The vision cascade also fires on barcoded passes whose barcode didn’t decode — usually because of glare on the photo. So even when you take a bad picture, you’ll usually still get a result.

Once the parser has a flight number and date, the flight-lookup API auto-fills the rest:

  • Aircraft type (from AirLabs / Aviationstack / OpenSky)
  • Operating carrier vs marketing carrier (codeshare resolution)
  • Scheduled departure / arrival times in canonical UTC
  • Distance (computed from airport coordinates)

If you haven’t configured any flight-data API key yet, you’ll see just what the pass itself carries — flight number, date, seat, class, departure/arrival airport. Aircraft type stays blank until you enable enrichment or fill it in manually.

If you’ve already entered the flight manually and now scan its boarding pass, TravStats matches on flight number + calendar day + departure/arrival airports and fills in fields you didn’t manually set. Curated fields are never overwritten.

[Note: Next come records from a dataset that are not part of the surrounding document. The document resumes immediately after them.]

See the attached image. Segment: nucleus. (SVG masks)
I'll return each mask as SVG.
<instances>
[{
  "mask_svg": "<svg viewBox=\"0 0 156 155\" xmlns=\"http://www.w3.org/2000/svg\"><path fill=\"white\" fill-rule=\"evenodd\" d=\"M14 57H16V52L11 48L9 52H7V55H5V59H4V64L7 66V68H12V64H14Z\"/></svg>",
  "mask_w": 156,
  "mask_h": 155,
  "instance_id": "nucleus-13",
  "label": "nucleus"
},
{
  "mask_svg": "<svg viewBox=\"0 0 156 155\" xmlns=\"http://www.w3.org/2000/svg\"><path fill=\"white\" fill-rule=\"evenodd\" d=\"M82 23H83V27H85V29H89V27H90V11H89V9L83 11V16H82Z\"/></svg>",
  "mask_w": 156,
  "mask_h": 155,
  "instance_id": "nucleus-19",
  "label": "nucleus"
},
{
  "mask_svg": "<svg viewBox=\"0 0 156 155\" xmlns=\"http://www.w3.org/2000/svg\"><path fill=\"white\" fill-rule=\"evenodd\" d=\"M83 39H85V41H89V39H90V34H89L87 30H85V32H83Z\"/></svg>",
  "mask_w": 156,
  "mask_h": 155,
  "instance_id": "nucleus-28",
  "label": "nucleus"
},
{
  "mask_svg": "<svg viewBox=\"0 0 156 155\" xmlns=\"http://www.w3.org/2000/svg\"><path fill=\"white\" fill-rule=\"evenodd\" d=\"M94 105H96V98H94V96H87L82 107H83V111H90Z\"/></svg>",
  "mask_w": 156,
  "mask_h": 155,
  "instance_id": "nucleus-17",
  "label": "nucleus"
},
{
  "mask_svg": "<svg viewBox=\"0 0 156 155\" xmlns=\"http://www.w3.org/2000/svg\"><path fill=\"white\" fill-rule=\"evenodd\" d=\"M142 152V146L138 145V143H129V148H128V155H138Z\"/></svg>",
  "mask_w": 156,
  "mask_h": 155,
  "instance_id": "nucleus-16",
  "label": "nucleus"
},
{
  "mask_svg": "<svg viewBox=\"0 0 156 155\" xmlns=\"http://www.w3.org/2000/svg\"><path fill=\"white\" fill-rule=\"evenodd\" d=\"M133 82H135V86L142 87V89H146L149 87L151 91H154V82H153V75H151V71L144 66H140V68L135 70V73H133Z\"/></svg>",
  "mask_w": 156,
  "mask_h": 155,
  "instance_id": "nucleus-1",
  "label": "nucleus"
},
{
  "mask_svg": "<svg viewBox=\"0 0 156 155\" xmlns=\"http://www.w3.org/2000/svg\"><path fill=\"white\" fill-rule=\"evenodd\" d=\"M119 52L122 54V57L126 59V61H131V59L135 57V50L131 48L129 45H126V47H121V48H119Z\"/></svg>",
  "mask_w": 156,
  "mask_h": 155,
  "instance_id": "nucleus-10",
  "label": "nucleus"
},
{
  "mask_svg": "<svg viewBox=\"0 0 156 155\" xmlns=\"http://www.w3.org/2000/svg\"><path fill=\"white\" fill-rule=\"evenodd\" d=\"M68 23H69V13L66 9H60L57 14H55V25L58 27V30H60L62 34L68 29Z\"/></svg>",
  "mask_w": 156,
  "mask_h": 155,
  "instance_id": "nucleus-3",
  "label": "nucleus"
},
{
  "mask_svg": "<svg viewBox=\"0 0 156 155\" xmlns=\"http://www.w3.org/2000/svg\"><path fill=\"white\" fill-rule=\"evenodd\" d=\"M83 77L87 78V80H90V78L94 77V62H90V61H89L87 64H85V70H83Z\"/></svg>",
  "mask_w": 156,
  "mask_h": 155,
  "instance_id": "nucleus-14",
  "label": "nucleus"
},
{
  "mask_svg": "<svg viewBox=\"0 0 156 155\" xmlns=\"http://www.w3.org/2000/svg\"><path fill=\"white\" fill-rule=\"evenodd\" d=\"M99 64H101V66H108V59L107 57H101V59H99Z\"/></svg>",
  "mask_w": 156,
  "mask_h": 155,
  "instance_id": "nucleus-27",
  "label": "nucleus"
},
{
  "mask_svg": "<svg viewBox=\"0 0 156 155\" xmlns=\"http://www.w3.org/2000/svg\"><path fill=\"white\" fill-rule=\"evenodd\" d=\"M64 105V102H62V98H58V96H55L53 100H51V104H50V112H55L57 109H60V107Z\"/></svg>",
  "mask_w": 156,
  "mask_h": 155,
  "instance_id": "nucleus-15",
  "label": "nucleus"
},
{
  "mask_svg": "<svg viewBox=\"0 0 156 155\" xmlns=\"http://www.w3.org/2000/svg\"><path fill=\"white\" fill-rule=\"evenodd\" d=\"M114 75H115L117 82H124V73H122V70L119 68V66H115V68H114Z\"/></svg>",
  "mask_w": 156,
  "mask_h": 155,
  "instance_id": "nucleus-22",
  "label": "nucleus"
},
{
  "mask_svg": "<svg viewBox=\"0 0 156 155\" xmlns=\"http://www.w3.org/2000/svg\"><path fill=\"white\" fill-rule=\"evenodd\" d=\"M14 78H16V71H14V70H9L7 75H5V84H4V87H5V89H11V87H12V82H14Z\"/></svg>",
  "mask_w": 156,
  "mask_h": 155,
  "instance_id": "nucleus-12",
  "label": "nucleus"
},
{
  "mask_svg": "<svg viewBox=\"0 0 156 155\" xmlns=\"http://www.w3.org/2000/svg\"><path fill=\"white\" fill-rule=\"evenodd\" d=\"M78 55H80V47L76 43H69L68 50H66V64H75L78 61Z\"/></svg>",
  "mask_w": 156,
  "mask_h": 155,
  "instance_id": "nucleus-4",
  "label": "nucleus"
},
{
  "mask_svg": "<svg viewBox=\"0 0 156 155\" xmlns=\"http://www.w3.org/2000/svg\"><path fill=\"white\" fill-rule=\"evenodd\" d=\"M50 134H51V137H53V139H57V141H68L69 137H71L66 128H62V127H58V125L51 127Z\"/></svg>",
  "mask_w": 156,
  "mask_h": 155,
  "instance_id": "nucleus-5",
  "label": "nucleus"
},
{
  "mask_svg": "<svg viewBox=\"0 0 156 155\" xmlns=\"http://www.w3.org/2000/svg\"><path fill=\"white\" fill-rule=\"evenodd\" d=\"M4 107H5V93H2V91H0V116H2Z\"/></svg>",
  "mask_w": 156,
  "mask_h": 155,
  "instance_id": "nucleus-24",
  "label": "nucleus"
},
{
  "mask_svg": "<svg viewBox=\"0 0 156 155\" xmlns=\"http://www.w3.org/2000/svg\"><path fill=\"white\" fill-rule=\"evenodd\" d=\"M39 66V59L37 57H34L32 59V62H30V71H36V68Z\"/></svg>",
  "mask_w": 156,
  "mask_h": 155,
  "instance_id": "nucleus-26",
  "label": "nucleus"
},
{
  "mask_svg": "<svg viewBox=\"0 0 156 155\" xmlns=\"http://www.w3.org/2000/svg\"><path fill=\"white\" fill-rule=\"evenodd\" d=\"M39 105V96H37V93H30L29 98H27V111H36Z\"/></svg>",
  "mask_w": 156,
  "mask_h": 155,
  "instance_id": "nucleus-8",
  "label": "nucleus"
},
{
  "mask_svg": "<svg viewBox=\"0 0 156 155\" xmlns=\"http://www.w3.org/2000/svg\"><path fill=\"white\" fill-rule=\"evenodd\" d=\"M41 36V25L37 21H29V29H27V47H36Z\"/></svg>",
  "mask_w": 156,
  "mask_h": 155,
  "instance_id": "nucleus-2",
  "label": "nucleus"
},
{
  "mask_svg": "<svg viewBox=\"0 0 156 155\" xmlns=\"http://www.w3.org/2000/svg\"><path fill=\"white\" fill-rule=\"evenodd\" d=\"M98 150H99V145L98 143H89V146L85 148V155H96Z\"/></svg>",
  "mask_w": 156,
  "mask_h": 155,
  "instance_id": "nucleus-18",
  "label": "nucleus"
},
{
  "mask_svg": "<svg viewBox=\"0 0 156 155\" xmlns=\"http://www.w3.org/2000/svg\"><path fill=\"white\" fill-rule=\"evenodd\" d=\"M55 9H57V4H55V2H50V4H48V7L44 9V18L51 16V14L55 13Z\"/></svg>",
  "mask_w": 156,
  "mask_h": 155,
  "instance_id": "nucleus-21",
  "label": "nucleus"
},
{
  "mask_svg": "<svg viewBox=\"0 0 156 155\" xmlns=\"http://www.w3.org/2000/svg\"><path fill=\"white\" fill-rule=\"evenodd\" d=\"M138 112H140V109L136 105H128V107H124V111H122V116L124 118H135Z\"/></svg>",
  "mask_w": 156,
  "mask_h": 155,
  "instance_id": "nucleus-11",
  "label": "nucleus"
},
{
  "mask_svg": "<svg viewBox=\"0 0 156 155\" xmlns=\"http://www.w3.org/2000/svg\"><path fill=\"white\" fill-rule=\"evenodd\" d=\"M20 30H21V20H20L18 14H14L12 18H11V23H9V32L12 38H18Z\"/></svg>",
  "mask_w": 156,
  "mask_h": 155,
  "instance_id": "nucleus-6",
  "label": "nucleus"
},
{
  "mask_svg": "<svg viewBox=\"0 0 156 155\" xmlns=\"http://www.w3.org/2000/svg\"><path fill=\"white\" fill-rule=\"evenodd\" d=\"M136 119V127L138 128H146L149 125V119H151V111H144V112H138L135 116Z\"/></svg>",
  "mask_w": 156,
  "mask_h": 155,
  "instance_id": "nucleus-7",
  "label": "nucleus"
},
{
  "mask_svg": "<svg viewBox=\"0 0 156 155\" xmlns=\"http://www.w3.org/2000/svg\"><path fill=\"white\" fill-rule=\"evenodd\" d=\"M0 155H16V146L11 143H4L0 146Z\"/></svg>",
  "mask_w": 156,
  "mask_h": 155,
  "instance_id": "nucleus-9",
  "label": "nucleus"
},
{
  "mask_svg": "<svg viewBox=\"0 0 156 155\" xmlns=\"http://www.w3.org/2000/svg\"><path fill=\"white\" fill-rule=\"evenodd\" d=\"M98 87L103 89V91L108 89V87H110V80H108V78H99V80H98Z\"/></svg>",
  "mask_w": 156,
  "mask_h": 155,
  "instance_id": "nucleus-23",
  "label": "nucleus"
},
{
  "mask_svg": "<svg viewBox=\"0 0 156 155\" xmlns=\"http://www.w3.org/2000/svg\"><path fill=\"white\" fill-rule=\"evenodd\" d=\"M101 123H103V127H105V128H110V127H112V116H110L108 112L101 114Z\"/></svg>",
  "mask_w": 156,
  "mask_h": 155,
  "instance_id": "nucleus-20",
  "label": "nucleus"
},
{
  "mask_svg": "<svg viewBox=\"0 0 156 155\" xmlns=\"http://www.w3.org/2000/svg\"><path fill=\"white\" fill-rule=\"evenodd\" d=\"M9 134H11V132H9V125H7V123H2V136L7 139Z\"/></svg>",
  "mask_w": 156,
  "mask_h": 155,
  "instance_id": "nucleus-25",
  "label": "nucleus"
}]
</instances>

You’ll see a flightMerged toast on the dashboard reporting how many fields were filled. The merge fires whether the source is a barcode decode or a vision-parser result — same row gets enriched either way.

Image processing happens inside your TravStats container by default — the bundled Ollama vision model never sees the public internet, and Tesseract OCR is purely local.

The image only leaves your network if the cascade reaches a cloud parser (OpenAI / Claude). You explicitly opt into that by configuring those providers and ranking them in the cascade.

For maximum privacy, configure only Ollama vision + Tesseract; for maximum accuracy with cents-per-year cost, add OpenAI; for both, keep Ollama at rank 1 and OpenAI at rank 2 so the local parser tries first and only falls through on hard cases.